L’actualité économique Rien dans l’actualité de mai ne vient contredire les prévisions mentionnées plus haut, jusqu’à l’inflation qui marque légèrement le pas puisque l’indice des prix reste stable en mai, sous l’effet d’une diminution de près de 4% des prix des produits pétroliers. Néanmoins la Banque Centrale préfère augmenter à nouveau de 0.5% son taux de base pour le porter à 5.5%. Bonne nouvelle pour les amis des baleines : la société Hvalur renonce à chasser le rorqual commun, faute d’un accord satisfaisant avec le Syndicat des Marins et parce que la demande japonaise n’est pas revenue à son niveau de 2010.
Relations internationales En ce mois de mai, l’actualité internationale est surtout européenne :
- Össur Skarphéðinsson participe le 4 mai à la réunion des ministres des Affaires Etrangères des Pays Nordiques à Stavanger (Norvège).
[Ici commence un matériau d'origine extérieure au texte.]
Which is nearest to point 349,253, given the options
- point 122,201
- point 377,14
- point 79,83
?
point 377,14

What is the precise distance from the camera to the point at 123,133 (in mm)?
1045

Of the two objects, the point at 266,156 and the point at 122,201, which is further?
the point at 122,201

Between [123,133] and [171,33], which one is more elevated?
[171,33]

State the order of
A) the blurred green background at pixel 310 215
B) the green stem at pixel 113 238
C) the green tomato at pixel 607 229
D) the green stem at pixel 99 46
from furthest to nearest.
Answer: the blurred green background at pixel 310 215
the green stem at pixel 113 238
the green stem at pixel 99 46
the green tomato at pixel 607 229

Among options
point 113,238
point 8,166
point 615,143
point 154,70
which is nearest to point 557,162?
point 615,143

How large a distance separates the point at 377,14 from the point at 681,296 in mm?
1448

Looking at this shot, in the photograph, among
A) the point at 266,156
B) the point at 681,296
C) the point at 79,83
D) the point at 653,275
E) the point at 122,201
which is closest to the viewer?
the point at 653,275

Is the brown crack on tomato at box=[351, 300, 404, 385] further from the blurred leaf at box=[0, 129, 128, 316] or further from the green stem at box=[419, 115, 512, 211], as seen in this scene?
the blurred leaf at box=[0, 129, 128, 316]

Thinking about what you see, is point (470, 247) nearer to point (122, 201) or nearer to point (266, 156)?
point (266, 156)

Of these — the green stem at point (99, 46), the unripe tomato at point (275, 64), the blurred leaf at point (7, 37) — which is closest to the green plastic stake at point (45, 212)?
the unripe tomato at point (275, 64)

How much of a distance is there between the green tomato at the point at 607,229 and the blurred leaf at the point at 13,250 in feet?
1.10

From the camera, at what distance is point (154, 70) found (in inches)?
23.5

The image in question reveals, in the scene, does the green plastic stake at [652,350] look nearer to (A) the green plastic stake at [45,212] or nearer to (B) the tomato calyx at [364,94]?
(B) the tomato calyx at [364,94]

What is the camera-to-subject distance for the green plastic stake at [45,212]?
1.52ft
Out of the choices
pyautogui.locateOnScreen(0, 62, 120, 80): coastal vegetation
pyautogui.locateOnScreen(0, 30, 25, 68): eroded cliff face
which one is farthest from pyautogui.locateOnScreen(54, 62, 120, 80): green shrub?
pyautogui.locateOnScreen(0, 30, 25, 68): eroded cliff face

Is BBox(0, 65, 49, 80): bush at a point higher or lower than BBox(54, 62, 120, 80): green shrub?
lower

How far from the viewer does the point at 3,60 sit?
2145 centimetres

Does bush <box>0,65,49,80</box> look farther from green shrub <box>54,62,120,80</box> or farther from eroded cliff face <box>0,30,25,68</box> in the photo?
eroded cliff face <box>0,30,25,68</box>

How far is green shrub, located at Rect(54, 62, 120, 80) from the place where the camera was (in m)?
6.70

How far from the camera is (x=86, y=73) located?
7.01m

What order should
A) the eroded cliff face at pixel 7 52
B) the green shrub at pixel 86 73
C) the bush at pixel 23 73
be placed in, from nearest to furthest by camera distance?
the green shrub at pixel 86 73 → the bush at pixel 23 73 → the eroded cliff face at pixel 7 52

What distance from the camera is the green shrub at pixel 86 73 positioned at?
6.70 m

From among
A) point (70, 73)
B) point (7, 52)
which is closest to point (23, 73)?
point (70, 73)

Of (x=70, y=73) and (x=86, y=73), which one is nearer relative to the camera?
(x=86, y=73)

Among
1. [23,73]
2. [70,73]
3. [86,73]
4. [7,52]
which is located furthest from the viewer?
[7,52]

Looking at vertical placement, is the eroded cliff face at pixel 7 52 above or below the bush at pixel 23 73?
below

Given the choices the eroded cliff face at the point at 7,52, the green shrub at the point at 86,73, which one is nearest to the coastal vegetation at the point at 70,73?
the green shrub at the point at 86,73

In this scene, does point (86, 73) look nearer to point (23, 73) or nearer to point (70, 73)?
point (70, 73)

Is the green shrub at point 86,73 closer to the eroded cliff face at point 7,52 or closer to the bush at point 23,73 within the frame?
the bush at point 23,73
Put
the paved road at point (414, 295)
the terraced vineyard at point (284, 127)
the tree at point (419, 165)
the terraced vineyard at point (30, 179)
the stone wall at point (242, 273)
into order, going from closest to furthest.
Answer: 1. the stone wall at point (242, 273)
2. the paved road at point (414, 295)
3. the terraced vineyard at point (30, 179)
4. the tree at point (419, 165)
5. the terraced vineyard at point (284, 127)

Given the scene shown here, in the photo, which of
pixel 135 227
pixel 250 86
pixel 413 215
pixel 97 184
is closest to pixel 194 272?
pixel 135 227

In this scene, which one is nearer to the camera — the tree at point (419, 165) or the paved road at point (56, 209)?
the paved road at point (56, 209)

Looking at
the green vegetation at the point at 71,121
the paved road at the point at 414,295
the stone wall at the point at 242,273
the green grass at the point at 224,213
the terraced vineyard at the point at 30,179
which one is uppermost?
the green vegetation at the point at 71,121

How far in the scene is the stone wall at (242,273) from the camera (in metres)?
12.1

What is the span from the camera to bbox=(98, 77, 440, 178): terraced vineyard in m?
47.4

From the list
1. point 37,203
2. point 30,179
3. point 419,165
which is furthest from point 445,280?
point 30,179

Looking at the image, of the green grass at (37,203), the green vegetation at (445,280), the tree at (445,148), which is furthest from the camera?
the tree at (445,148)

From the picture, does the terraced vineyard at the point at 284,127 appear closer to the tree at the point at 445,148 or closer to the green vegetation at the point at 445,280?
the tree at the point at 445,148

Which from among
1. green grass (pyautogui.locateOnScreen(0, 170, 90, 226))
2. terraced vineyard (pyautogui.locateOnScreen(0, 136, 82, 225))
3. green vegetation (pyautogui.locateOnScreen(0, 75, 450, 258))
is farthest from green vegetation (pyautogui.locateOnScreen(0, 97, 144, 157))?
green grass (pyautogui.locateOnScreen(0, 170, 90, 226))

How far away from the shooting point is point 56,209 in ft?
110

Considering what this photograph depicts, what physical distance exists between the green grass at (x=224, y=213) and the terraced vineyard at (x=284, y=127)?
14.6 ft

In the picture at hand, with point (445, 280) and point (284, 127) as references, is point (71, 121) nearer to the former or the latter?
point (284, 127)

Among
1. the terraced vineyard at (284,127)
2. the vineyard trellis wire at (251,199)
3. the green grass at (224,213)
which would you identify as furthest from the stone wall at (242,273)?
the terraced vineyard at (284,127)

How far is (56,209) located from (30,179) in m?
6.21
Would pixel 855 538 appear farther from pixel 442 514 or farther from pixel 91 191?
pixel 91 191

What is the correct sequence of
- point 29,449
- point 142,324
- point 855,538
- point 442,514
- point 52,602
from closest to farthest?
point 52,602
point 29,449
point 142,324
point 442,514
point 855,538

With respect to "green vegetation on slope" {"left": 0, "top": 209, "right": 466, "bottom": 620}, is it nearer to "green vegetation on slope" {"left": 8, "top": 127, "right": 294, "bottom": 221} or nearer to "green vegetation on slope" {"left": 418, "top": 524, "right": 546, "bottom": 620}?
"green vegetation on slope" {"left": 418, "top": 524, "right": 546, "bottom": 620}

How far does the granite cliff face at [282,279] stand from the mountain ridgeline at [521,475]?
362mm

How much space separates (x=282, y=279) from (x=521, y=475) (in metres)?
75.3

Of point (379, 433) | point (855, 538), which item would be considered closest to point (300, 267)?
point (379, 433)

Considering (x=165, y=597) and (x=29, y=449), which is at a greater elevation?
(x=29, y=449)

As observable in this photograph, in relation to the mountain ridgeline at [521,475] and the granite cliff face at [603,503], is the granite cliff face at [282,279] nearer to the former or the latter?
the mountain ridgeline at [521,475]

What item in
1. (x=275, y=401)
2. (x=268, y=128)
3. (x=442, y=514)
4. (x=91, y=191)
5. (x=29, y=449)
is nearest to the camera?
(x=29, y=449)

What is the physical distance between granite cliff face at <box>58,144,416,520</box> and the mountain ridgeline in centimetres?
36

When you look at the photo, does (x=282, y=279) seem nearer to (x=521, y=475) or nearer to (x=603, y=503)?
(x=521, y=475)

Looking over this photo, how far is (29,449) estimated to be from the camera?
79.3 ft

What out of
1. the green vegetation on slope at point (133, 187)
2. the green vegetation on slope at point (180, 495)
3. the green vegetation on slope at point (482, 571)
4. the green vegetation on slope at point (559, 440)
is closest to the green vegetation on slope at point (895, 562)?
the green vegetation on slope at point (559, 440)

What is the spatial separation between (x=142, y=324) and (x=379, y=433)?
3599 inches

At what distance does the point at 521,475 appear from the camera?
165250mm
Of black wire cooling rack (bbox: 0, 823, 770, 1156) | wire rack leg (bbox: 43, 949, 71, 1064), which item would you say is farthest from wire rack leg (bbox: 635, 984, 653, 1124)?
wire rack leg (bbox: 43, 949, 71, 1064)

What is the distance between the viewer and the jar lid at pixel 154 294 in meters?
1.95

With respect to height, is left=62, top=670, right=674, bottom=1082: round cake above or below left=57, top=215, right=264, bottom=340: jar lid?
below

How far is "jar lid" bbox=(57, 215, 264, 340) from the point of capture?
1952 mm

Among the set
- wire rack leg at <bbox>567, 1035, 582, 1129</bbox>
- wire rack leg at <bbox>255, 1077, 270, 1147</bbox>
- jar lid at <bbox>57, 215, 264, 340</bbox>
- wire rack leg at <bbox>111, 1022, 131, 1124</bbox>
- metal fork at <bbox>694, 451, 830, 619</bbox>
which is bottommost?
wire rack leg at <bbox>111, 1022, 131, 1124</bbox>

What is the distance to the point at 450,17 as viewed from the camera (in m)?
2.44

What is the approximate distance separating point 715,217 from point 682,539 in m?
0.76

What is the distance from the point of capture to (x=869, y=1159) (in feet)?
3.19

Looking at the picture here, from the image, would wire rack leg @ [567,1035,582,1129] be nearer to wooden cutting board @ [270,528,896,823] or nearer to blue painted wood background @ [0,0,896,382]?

L’un des objectifs est de préparer la prochaine réunion de l’OTAN à Chicago,
- Le 16 mai, la Norvège et le Lichtenstein, derniers membres avec l’Islande de l’AELE, annoncent qu’ils soutiendront l’île devant la Cour de Justice de l’AELE. Selon leur lecture de la réglementation bancaire européenne rien n’oblige un état à apporter sa garantie pour le remboursement des clients en cas de faillite d’une banque,
- Conscient des nombreux nuages qui s’amoncellent sur la négociation avec l’UE, Stefan Füle, Commissaire à l’élargissement, est à Reykjavík le 23 mai afin d’y rencontrer les membres du gouvernement et de l’opposition et tenter de lever les malentendus autour de certaines positions de l’UE, qu’il s’agisse de Icesave, du contrôle des changes ou de ce qui est en passe de devenir une «guerre des maquereaux». Il espère que les négociations seront terminées avant les élections législatives (avril 2013).
- Le 20 mai Jóhanna et Össur font le voyage de Chicago pour intervenir au sommet de l’OTAN.
- 07.05 : le Conseil de l’Eglise a accepté de participer à la construction d’une église médiévale à Skálholt,
- 11.05 : selon un rapport de l’ONG « Save the Children » l’Islande est le meilleur pays au monde pour les enfants et le deuxième, après la Norvège, pour être leur mère,
- 16.05 – Sigurður Einarsson, ancien président de la banque Kaupþing est condamné à rembourser 500 millions d’Ikr (3 millions d’euros) à la banque et tous ses avoirs sont gelés,
- 23.05 : alors que le travail du Procureur Spécial pour les affaires liées à la crise s’intensifie, on apprend que deux membres de son équipe, anciens policiers, ont vendu des informations pour 30 millions d’Ikr
- 24.05 : les Français ont au cours du premier trimestre de 2012 augmenté de 45% leur consommation de morue islandaise et de 90% celle d’églefin.